> TEXTO FORNECIDO
Pelos trilhos de Cajuru circulavam trens de carga, de passageiros e o misto. O de carga trazia e levava diversos tipos de mercadorias.
“O trem de passageiro tinha a primeira classe, segunda classe e tinha um vagão que era restaurante. O vagão de primeira classe era estofado; a cadeira era macia. O outro, segunda classe, era de cadeira de pau. Não me lembro se o vagão de segunda classe tinha acesso ao restaurante, mas o de primeira classe tinha.”
José Nilson Guimarães, morador de Carmo do Cajuru.
A maria-fumaça
As locomotivas mudaram muito com o tempo. Primeiro, tínhamos a maria-fumaça, feita de ferro, geralmente pintada na cor preta e movida a vapor. De maneira simplificada, ela funciona assim: a madeira é queimada em uma fornalha, gerando calor. Esse calor é transferido para uma caldeira onde ficava a água. Quando a água é aquecida, se transforma em vapor. Esse vapor, ao se acumular no domo, cria uma pressão que depois é liberada. A força dessa liberação movimenta os cilindros, impulsionando a máquina e permitindo que ela se mova. Assim, era preciso muita madeira e água para fazê-la andar; por isso várias estações tinham estoque de lenha e uma caixa-d’água para “dar de beber” à maria-fumaça.
As locomotivas elétricas
A máquina a vapor foi substituída pelas locomotivas elétricas. Em 1953, a linha que ligava Belo Horizonte a Divinópolis foi eletrificada, ou seja, foram colocados postes ao longo da linha com fios que passavam por eles e entravam em contato com um tipo de gancho preso à locomotiva. A energia usada nessa linha vinha da Usina do Gafanhoto. No dia 7 de janeiro de 1953 a primeira máquina fez testes, percorrendo o caminho de Divinópolis até Azurita, ou seja, passando por nossa cidade!
“Eu me lembro quando começaram a passar um fio aqui em cima da linha; foi uma novidade aqui em Cajuru. O cabo de cobre ia até Belo Horizonte. Foi quando vieram as locomotivas elétricas. Ah, foi um sucesso total, porque trem que não fazia barulho, não soltava fogo, nada disso… Ela era silenciosa.”

> INSTRUÇÕES DO EXERCÍCIO
Prossiga o texto sobre os trens de Cajuru a partir do ponto em que ele para. Os dados não têm papel algum nesta atividade.

> EXTRATO DE DADOS
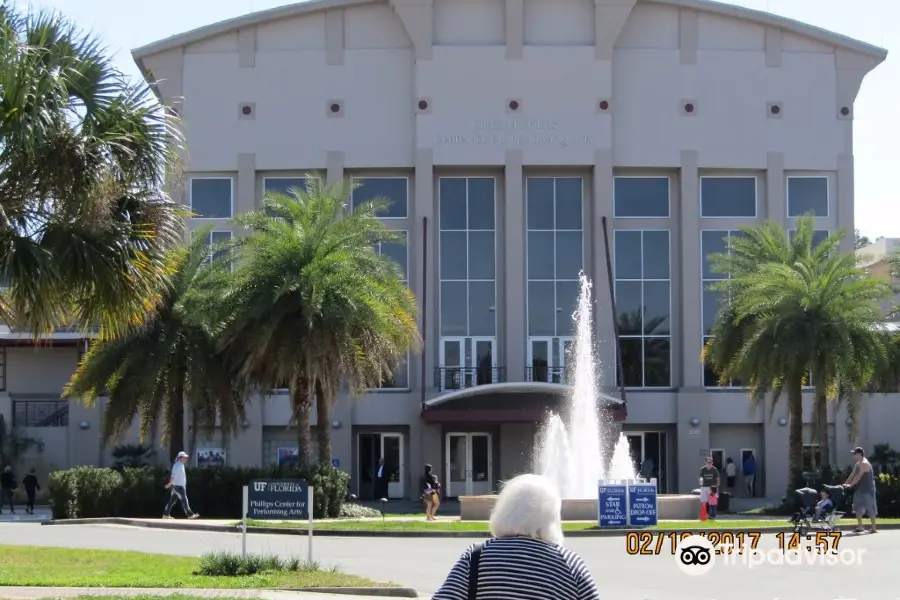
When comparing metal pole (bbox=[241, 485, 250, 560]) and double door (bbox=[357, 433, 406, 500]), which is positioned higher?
metal pole (bbox=[241, 485, 250, 560])

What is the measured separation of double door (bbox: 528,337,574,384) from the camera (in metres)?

> RESPOSTA CORRETA
José Nilson Guimarães, morador de Carmo do Cajuru.
A máquina diesel-elétrica
No ano de 1982 foi tirada a eletrificação das linhas ferroviárias e passou-se a utilizar uma máquina diesel-elétrica, por serem consideradas mais econômicas. Nesse tipo de máquina, o motor principal movido a diesel aciona um gerador elétrico. Esse gerador produz eletricidade, que é usada para alimentar os motores, que movem as rodas da locomotiva. Não há conexão direta entre o motor a diesel e as rodas da locomotiva. Basicamente, é como se a locomotiva fosse um veículo híbrido que possui sua própria fonte de energia, projetada para funcionar em locais onde não há eletrificação ferroviária. Os componentes essenciais desse sistema elétrico incluem o motor a diesel, o gerador principal (que atualmente é um alternador), os motores que impulsionam as rodas e um sistema de controle, que inclui um regulador para motor a diesel, um regulador de carga e interruptores para os motores de tração. Em termos simples, a eletricidade gerada pelo alternador é direcionada aos motores que movem as rodas, e isso é feito por meio de engrenagens de redução que conectam os motores às rodas.
Horário do trem passar
Ao longo do dia passavam vários trens de carga; as pessoas não se lembram bem dos horários deles. No entanto, a frequência dos trens de passageiros ou mistos ficaram na memória de muita gente! As idas a Belo Horizonte sempre despertavam curiosidade e empolgação. Era comum que os cajuruenses fossem à capital para, além de estudar, fazer compras, negócios ou apenas dar uma voltinha. Alguns se lembram com muito carinho e saudade desses passeios. Os horários do trem eram também a forma de muitas pessoas marcarem as horas. Era ouvir o apito e sabia-se que era hora do almoço, hora de voltar da roça ou de se arrumar para ir à escola.
Não perca o trem!
Os trens passavam por Cajuru em diversos horários, que mudaram ao longo dos anos. No entanto, algumas pessoas se lembram de pegar o trem noturno para ir a Belo Horizonte, de pegar o misto e descer em Angicos, entre outros.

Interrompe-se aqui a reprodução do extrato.